▸ Goal of the exercise:
Could you copy out every one of the following lines word for word, keeping each character and blank line unchanged?

++++++++++

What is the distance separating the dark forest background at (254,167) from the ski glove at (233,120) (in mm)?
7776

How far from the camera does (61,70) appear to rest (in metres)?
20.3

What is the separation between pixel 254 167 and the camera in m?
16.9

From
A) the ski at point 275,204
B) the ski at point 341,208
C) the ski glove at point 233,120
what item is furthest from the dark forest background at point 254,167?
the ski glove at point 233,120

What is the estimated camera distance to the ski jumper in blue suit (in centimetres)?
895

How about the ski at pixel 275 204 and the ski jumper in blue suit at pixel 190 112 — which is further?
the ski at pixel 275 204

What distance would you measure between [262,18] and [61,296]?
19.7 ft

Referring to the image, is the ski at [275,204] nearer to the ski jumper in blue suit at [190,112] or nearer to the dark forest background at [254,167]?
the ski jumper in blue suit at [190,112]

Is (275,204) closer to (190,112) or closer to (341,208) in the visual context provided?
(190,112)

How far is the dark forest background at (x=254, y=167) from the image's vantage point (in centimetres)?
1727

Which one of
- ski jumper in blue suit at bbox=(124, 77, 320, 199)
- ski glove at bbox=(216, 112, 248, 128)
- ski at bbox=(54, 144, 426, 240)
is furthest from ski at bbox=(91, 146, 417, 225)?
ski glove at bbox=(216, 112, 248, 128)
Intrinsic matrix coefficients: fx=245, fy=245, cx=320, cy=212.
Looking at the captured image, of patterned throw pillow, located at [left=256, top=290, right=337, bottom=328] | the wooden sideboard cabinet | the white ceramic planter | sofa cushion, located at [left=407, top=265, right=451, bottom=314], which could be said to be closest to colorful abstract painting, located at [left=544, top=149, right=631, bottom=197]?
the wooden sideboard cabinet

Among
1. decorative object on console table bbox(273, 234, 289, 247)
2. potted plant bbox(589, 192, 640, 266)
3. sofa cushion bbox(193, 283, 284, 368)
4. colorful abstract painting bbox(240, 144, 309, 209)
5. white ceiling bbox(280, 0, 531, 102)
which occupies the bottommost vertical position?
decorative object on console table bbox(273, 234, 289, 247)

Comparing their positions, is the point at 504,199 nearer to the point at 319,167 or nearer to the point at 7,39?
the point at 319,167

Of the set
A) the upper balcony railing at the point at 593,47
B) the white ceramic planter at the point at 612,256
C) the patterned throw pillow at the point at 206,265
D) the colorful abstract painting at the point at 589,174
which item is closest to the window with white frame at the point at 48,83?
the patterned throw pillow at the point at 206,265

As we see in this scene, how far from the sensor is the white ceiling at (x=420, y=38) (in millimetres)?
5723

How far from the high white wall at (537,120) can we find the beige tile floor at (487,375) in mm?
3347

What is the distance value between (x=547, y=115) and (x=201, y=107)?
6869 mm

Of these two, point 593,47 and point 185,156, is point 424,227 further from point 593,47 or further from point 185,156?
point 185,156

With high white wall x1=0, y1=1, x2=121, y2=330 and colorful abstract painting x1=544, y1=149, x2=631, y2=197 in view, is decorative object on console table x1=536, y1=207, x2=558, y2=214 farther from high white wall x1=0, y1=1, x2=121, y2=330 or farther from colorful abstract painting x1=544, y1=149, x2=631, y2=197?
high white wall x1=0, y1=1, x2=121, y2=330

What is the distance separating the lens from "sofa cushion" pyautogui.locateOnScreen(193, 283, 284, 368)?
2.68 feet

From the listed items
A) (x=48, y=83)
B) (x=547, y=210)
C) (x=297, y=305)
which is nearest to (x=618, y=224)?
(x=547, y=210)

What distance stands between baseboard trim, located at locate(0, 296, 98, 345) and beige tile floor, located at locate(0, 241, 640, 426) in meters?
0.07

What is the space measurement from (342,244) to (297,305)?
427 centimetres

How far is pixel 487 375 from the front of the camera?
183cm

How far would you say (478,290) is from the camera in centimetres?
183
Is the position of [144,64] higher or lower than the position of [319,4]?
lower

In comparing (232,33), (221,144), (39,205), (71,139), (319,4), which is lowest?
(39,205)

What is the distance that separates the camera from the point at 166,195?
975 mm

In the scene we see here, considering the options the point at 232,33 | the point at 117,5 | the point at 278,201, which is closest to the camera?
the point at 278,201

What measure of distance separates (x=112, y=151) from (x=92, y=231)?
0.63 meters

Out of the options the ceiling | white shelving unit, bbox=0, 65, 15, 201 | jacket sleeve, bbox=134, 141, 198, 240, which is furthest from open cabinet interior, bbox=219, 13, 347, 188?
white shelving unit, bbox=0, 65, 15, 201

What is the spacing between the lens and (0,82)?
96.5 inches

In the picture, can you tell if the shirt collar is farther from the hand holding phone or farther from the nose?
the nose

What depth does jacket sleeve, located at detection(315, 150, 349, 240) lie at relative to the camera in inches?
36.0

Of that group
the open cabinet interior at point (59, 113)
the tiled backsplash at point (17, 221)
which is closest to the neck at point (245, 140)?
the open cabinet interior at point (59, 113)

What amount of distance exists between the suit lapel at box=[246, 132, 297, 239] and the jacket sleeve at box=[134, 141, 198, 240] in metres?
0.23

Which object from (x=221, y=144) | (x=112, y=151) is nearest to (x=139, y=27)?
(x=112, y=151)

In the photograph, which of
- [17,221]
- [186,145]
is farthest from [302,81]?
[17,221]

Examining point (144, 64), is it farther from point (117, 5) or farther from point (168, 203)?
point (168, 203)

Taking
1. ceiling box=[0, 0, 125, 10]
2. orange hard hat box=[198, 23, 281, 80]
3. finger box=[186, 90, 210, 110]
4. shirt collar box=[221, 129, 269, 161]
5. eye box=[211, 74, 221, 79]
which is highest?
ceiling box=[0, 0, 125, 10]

++++++++++

▸ Exercise solution:
What is the distance separating the dark forest background at (254,167) from the ski glove at (233,120) (in mm)?
7776

How far from the camera does (61,70) appear to rest (in metres)?
20.3

What is the separation between pixel 254 167 and the camera in m?
16.9

From
A) the ski at point 275,204
B) the ski at point 341,208
C) the ski glove at point 233,120
what item is furthest from the dark forest background at point 254,167?
the ski glove at point 233,120

What is the estimated camera distance to the ski jumper in blue suit (in centimetres)?
895

How about the ski at pixel 275 204 and the ski jumper in blue suit at pixel 190 112 — which is further?
the ski at pixel 275 204

What distance would you measure between [262,18] and [61,296]?
19.7 ft

Referring to the image, is the ski at [275,204] nearer to the ski jumper in blue suit at [190,112] or nearer to the dark forest background at [254,167]?
the ski jumper in blue suit at [190,112]

Is (275,204) closer to (190,112) or closer to (341,208) in the visual context provided?
(190,112)

How far is the dark forest background at (x=254, y=167) from the image's vantage point (in centimetres)?
1727

Which one of
- ski jumper in blue suit at bbox=(124, 77, 320, 199)
- ski glove at bbox=(216, 112, 248, 128)
- ski at bbox=(54, 144, 426, 240)
is furthest from ski at bbox=(91, 146, 417, 225)?
ski glove at bbox=(216, 112, 248, 128)
Intrinsic matrix coefficients: fx=245, fy=245, cx=320, cy=212.
Looking at the captured image, of patterned throw pillow, located at [left=256, top=290, right=337, bottom=328] | the wooden sideboard cabinet | the white ceramic planter | sofa cushion, located at [left=407, top=265, right=451, bottom=314], which could be said to be closest to colorful abstract painting, located at [left=544, top=149, right=631, bottom=197]?
the wooden sideboard cabinet

Among
1. decorative object on console table bbox(273, 234, 289, 247)
2. potted plant bbox(589, 192, 640, 266)
3. sofa cushion bbox(193, 283, 284, 368)
4. colorful abstract painting bbox(240, 144, 309, 209)
5. white ceiling bbox(280, 0, 531, 102)
which occupies the bottommost vertical position?
decorative object on console table bbox(273, 234, 289, 247)

Comparing their positions, is the point at 504,199 nearer to the point at 319,167 or nearer to the point at 7,39?
the point at 319,167

Of the set
A) the upper balcony railing at the point at 593,47
B) the white ceramic planter at the point at 612,256
C) the patterned throw pillow at the point at 206,265
D) the colorful abstract painting at the point at 589,174
which item is closest to the window with white frame at the point at 48,83?
the patterned throw pillow at the point at 206,265

As we see in this scene, how far from the sensor is the white ceiling at (x=420, y=38) (in millimetres)?
5723

How far from the high white wall at (537,120) can we find the beige tile floor at (487,375) in mm?
3347

What is the distance value between (x=547, y=115) and (x=201, y=107)?
6869 mm

Of these two, point 593,47 and point 185,156, is point 424,227 further from point 593,47 or further from point 185,156?
point 185,156

With high white wall x1=0, y1=1, x2=121, y2=330 and colorful abstract painting x1=544, y1=149, x2=631, y2=197 in view, is decorative object on console table x1=536, y1=207, x2=558, y2=214 farther from high white wall x1=0, y1=1, x2=121, y2=330 or farther from colorful abstract painting x1=544, y1=149, x2=631, y2=197?
high white wall x1=0, y1=1, x2=121, y2=330

What is the distance separating the lens from "sofa cushion" pyautogui.locateOnScreen(193, 283, 284, 368)?
2.68 feet

From the listed items
A) (x=48, y=83)
B) (x=547, y=210)
C) (x=297, y=305)
which is nearest to (x=618, y=224)?
(x=547, y=210)

What distance stands between baseboard trim, located at locate(0, 296, 98, 345) and beige tile floor, located at locate(0, 241, 640, 426) in meters?
0.07

What is the space measurement from (342,244) to (297,305)?
427 centimetres

How far is pixel 487 375 from the front of the camera?
183cm

How far would you say (478,290) is from the camera in centimetres?
183
Is the position of [144,64] higher or lower than the position of [319,4]?
lower

In comparing (232,33), (221,144), (39,205), (71,139), (319,4), which is lowest?
(39,205)

What is the distance that separates the camera from the point at 166,195?
975 mm

In the scene we see here, considering the options the point at 232,33 | the point at 117,5 | the point at 278,201, which is closest to the camera?
the point at 278,201

What measure of distance separates (x=112, y=151) from (x=92, y=231)?
0.63 meters

Out of the options the ceiling | white shelving unit, bbox=0, 65, 15, 201 | jacket sleeve, bbox=134, 141, 198, 240, which is furthest from open cabinet interior, bbox=219, 13, 347, 188?
white shelving unit, bbox=0, 65, 15, 201

What is the spacing between the lens and (0,82)?
96.5 inches

In the picture, can you tell if the shirt collar is farther from the hand holding phone or farther from the nose?
the nose

What depth does jacket sleeve, located at detection(315, 150, 349, 240) lie at relative to the camera in inches?
36.0

Of that group
the open cabinet interior at point (59, 113)
the tiled backsplash at point (17, 221)
which is closest to the neck at point (245, 140)?
the open cabinet interior at point (59, 113)

What amount of distance exists between the suit lapel at box=[246, 132, 297, 239] and the jacket sleeve at box=[134, 141, 198, 240] in metres?
0.23

Which object from (x=221, y=144) | (x=112, y=151) is nearest to (x=139, y=27)?
(x=112, y=151)

In the photograph, which of
- [17,221]
- [186,145]
is farthest from [302,81]?
[17,221]

Examining point (144, 64), is it farther from point (117, 5) or farther from point (168, 203)?
point (168, 203)

Taking
1. ceiling box=[0, 0, 125, 10]
2. orange hard hat box=[198, 23, 281, 80]
3. finger box=[186, 90, 210, 110]
4. shirt collar box=[221, 129, 269, 161]
5. eye box=[211, 74, 221, 79]
which is highest?
ceiling box=[0, 0, 125, 10]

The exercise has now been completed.